TASK STATEMENT —
Collect every line in the material below that contains the string "bounding" and copy each of those lines in full.

----------

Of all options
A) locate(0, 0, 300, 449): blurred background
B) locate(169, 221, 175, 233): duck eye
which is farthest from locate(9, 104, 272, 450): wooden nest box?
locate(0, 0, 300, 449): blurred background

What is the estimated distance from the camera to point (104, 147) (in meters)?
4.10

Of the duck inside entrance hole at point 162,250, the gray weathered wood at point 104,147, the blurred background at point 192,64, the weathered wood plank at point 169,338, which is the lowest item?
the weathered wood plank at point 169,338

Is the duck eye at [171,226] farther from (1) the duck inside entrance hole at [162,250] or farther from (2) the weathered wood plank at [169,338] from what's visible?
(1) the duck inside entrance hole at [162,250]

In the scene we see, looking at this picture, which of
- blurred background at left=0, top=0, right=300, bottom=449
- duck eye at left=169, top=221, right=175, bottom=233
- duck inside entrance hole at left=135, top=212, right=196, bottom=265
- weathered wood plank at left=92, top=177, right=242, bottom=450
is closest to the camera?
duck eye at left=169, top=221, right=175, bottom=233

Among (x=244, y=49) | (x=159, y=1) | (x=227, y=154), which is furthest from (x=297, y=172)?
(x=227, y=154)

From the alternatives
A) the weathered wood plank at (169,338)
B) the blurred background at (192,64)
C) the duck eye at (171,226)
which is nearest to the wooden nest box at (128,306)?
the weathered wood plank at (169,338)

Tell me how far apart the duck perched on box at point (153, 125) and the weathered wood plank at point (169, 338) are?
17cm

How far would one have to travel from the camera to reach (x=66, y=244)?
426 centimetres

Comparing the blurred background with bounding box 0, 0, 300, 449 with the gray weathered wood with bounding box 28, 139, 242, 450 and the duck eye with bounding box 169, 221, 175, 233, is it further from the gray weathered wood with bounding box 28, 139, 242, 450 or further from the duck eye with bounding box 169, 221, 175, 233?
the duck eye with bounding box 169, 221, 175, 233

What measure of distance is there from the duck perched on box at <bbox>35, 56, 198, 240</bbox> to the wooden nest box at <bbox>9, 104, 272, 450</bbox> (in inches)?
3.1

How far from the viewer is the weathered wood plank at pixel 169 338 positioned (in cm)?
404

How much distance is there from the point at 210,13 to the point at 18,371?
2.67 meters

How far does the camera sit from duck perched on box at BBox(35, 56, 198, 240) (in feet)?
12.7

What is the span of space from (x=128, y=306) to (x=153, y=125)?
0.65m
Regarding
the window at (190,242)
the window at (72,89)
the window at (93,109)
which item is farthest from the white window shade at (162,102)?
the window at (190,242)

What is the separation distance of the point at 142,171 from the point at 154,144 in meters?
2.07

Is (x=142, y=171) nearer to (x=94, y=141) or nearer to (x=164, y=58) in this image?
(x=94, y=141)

----------

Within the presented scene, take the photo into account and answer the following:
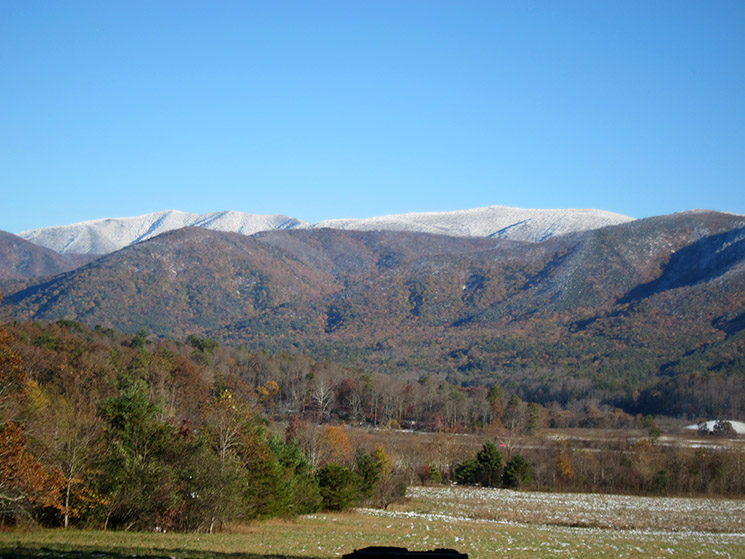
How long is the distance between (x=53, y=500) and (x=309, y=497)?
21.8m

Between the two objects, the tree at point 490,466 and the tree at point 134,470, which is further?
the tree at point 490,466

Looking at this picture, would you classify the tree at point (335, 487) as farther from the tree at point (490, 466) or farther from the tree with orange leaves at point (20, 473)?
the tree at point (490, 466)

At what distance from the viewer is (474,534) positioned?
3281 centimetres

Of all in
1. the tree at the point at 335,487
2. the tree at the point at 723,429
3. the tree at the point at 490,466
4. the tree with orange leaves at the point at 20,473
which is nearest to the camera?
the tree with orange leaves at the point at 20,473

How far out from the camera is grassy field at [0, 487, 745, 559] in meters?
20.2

----------

SOLUTION —
Comparing the blurred background with bounding box 0, 0, 300, 449 with the gray weathered wood with bounding box 28, 139, 242, 450 and the duck eye with bounding box 169, 221, 175, 233, is it further from the gray weathered wood with bounding box 28, 139, 242, 450 or further from the duck eye with bounding box 169, 221, 175, 233?
the duck eye with bounding box 169, 221, 175, 233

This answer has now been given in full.